EDIT: I didn't mean to get so philosophical about this, I was really just looking for a general definition. You are correct, Sarkus, that I'm not pondering what it means to exist, but rather "when" things exist (only because present tense of the word requires that we refer to a item/event in spacetime).
You are in the Philosophy section, and yes, it is a highly philosophical question, no matter how you want to look at it.
Exit:
To have life, and being, to be real, anything that can be touched, seen, smelt, inferred by its effects on other things......all in all, common knowledge I would think.
Here are a few words of wisdom regarding Philosophy:
Science is what you know. Philosophy is what you don't know.
Bertrand Russell (1872-1970) English philosopher, mathematician.
There is no statement so absurd that no philosopher will make it.
Cicero, Marcus Tullius (106-43 BCE) Roman statesman. De Divinatione
Philosophy, n. A route of many roads leading from nowhere to nothing.
Ambrose Bierce (1842-1914?) American writer. (The Devil's Dictionary, 1911)
Metaphysics is a dark ocean without shores or lighthouse, strewn with many a philosophic wreck.
Immanuel Kant (1724-1804) German Philosopher
Philosophy of science is about as useful to scientists as ornithology is to birds.
Attributed to Richard Feynman (1918-88) U.S. Physicist. Nobel Prize 1965.

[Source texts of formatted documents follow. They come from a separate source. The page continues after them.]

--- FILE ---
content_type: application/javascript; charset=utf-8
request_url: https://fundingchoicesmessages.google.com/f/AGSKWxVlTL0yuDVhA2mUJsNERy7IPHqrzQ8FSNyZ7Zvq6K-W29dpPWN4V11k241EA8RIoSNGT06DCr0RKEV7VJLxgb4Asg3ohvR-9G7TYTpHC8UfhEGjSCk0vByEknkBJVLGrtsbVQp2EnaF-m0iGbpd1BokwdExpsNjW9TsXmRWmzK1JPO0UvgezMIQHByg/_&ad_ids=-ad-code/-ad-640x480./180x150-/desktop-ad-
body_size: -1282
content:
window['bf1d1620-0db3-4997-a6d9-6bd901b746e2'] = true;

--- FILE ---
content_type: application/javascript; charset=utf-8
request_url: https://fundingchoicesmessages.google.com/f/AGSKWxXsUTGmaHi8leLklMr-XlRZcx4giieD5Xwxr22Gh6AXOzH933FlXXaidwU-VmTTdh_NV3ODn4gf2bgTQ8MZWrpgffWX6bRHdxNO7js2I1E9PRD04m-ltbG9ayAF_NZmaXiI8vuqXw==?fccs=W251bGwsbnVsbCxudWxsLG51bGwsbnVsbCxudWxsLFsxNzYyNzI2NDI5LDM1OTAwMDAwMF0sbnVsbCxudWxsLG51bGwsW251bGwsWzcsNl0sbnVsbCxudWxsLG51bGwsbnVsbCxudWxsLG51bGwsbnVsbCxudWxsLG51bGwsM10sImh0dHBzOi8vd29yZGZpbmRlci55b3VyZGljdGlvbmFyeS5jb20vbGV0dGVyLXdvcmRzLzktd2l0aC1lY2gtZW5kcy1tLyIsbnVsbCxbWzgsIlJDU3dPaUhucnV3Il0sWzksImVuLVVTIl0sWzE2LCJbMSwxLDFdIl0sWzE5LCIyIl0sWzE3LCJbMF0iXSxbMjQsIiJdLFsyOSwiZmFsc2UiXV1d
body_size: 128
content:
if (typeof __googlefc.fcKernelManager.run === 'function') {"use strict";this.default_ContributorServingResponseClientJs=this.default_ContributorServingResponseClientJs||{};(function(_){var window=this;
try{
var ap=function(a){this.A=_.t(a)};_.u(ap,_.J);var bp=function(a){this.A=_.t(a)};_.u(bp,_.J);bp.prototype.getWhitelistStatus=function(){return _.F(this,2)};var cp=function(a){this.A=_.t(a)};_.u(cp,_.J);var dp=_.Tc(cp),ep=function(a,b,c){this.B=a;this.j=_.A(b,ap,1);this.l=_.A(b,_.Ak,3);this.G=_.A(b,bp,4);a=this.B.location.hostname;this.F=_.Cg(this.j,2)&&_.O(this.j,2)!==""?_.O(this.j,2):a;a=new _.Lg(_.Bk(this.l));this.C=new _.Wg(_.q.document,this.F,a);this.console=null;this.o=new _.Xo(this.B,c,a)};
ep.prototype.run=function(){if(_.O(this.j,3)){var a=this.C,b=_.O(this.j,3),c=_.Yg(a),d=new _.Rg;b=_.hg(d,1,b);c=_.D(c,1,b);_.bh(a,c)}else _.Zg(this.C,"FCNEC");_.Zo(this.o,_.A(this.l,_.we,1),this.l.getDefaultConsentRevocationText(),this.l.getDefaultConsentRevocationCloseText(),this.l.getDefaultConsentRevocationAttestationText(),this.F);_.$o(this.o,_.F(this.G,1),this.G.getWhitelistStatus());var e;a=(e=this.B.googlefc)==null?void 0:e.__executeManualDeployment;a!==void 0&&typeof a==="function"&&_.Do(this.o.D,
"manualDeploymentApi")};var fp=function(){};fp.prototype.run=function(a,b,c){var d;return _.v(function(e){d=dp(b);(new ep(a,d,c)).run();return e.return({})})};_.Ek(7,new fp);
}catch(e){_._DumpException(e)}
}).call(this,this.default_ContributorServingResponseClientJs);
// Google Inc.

...philosophy is to science as pornography is to sex.
Steve Jones
Philosophy consists very largely of one philosopher arguing that all others are jackasses. He usually proves it, and I should add that he also usually proves that he is one himself.
Henry Louis Mencken. (1880-1956). Minority Report, H. L. Mencken's Notebooks. Knopf, 1956.
Scientists are explorers. Philosophers are tourists.